:: Stated goal ::
Rewrite the lines in the stretch from the one containing "Spatially, which is" through the end, with "further" replaced by "farther" and nothing else changed.

:: Dataset records ::
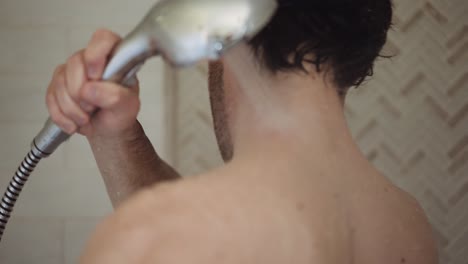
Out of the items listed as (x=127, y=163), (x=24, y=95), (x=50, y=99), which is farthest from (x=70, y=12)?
(x=50, y=99)

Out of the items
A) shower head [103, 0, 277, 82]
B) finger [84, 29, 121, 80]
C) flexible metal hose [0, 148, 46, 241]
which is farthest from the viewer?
flexible metal hose [0, 148, 46, 241]

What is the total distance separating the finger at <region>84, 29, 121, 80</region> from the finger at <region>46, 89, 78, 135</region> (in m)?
0.06

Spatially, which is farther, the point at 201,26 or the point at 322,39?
the point at 322,39

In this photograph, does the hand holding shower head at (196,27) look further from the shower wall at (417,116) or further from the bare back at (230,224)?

:: The answer ::
Spatially, which is farther, the point at 201,26 or the point at 322,39?
the point at 322,39

In this photograph, does the hand holding shower head at (196,27) look farther from the shower wall at (417,116) or farther from the bare back at (230,224)?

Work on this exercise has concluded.